▸ **Page extract**:
— Begin —

It was a drastic change. The course was highly technical – we spent the first six months learning how to draw a cube! (a training in perspective) and rendering images in just light and dark using Chinese ink. After a time though, you really start perceiving very consciously and develop a refined understanding of what bits of visual information are important in order to translate what you see on to the page and how.

A lot of what my work currently deals with relates back to these fundamentals of image-making; using the skills I learnt to look closely at photographs and convert them into drawings. Introducing a manual element into the process of observation and perception somehow adds something more to the information an image holds, and I find that really interesting.

My practice is also deeply affected by my upbringing in West Berlin during the 1970s. My dad was a member of the Marxist-Leninist party, and my mum was also involved. A lot of the stuff society is dealing with now actually feels very connected to that time. I think we’re once again at a point where it feels like something needs to change or happen. There’s a sense that we can’t go on like this anymore, and maybe a better world is possible. 

Lisa Wilkens - Why Work? Chinese Ink on Found Paper (2017)

Lisa Wilkens - Why Work? Chinese Ink on Found Paper (2017)

SJ: Are you talking about what’s going on in Europe at the moment? A growing separatism and nationalism?

 LW: Yes, very much. I’ve read two really important books recently. One I think only exists in German so far, but its title translates as ‘Zone of Transition’ by Boris Buden; the other is Requiem for Communism by Charity Scribner. Both talk about how the fall of the Berlin Wall and the end of communism in that sense led to the complete take-over of capitalism and the erosion of the idea of society, the welfare state and any feeling of belonging, connection or shared experience. It relates back to Margret Thatcher’s claim: “There is no such thing as a society. There are individual men and women and there are families.” That’s it – no wider sense of community. I think we’re feeling the effects of that now; 30 years on.

— End —

▸ **Tasks to perform**:
a) Copy the records word for word, from the line that contains "Which object is" through the line that contains "Correctly sequence point", including both of those lines.
b) Continue the interview about learning to draw and growing up in West Berlin, picking up after its last sentence.

▸ **Given information**:
— Begin —

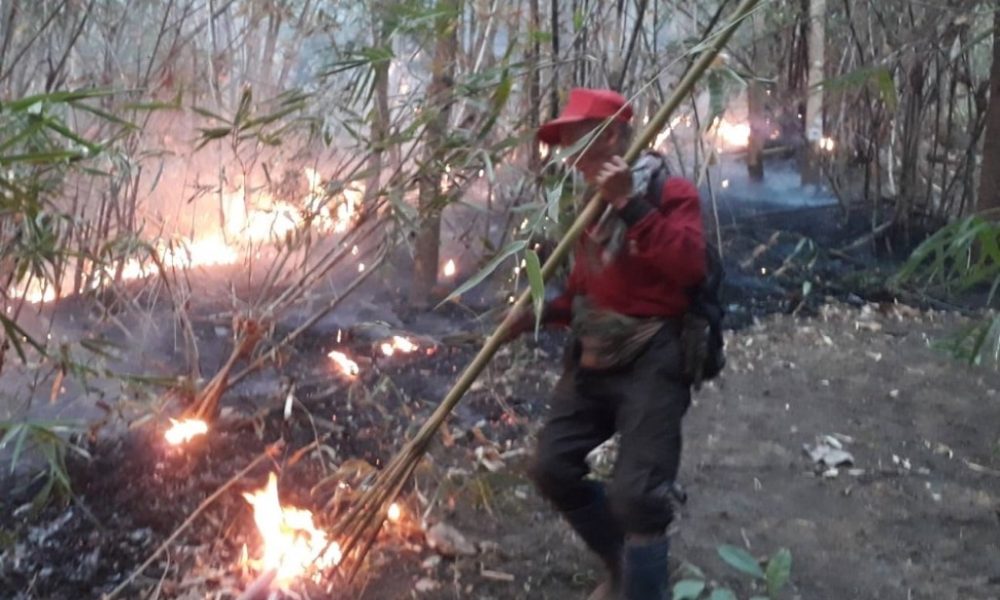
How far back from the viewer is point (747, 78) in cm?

— End —
— Begin —

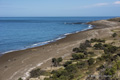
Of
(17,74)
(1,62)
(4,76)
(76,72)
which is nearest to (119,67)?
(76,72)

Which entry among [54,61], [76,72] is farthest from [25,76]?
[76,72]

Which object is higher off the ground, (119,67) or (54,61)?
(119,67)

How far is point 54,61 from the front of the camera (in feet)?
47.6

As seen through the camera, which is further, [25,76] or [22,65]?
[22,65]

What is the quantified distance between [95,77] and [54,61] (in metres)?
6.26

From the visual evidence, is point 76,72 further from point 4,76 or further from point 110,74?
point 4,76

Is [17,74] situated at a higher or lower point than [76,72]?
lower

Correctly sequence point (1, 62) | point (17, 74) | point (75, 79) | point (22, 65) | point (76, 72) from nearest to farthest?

— End —

▸ **Responses to the exercise**:
a)
Which object is higher off the ground, (119,67) or (54,61)?
(119,67)

How far is point 54,61 from the front of the camera (in feet)?
47.6

As seen through the camera, which is further, [25,76] or [22,65]?
[22,65]

What is the quantified distance between [95,77] and [54,61] (in metres)?
6.26

From the visual evidence, is point 76,72 further from point 4,76 or further from point 110,74?
point 4,76

Is [17,74] situated at a higher or lower point than [76,72]?
lower

Correctly sequence point (1, 62) | point (17, 74) | point (75, 79) | point (22, 65) | point (76, 72) from nearest to farthest?

b)
I still remember certain aspects of living in a welfare state as a child and the more societal context or feeling it bred. But this seems unimaginable to younger generations today.

 SJ: Do you mean because it’s not a part of their lived history?

LW: Yes. When I speak to some of my younger colleagues here at the HISK they simply have no understanding or reference point when I mention the idea of social housing or state-owned public utilities, for example. Their only experience is of living in a society where it’s every man or woman for themselves. The fact that things were very different not so long ago seems almost unimaginable for them.

SJ: In the UK I feel like there’s still a very strong memory or idea of ‘how things used to be’ and what we’ve lost through the reduction of the welfare state. In fact, it’s actually the younger generations who seem to feel most strongly about the need to recover some of those older, more social values.

 LW: You’re right. I think it’s quite different in the UK because you still have the NHS, which is something really unique. In Germany you have to pay quite a lot for health insurance.

All the work I make is connected to how I perceive what’s going on today through the context of my own memories and upbringing, as well as the historic events I’ve lived through. But during the two years I’ve spent at the HISK, I’ve found there’s a real fear, especially among curators, of anything that could appear to be nostalgic.

For me, there’s nothing negative about nostalgia. It’s not good or bad; it simply exists and is something we all need in a way. Yet even simply using old materials (I work with a type of time-aged paper produced in the German Democratic Republic during the 1960/70s, sourced through family connections) seems to trigger alarm bells in people – like “do you just want ‘the good old times’ back?”

SJ: I think the important thing is how artists deal with or use nostalgia, and whether it has a wider, universal relevance or connection to the present. The problem comes when you’re indulging in your own warm memories, whilst offering nothing to your audience.  

 LW: I think I’m actually quite interested in exactly that warm feeling nostalgia generates as a thing in itself. Why does the fact that it makes us feel good exclude it from contemporary art? There’s a real value to finding a space in which you can feel at home, and if that space is located in the past then that’s ok. Obviously there needs to be something for the audience to make a connection as well; to justify their witness to your nostalgia. Maybe that’s where things become interesting?

There’re two camps in the art world. One says all work is unavoidably autobiographical, so you should be aware of this and use it. The other argues that art should never be autobiographical. You’re left stuck in between, wondering what to think.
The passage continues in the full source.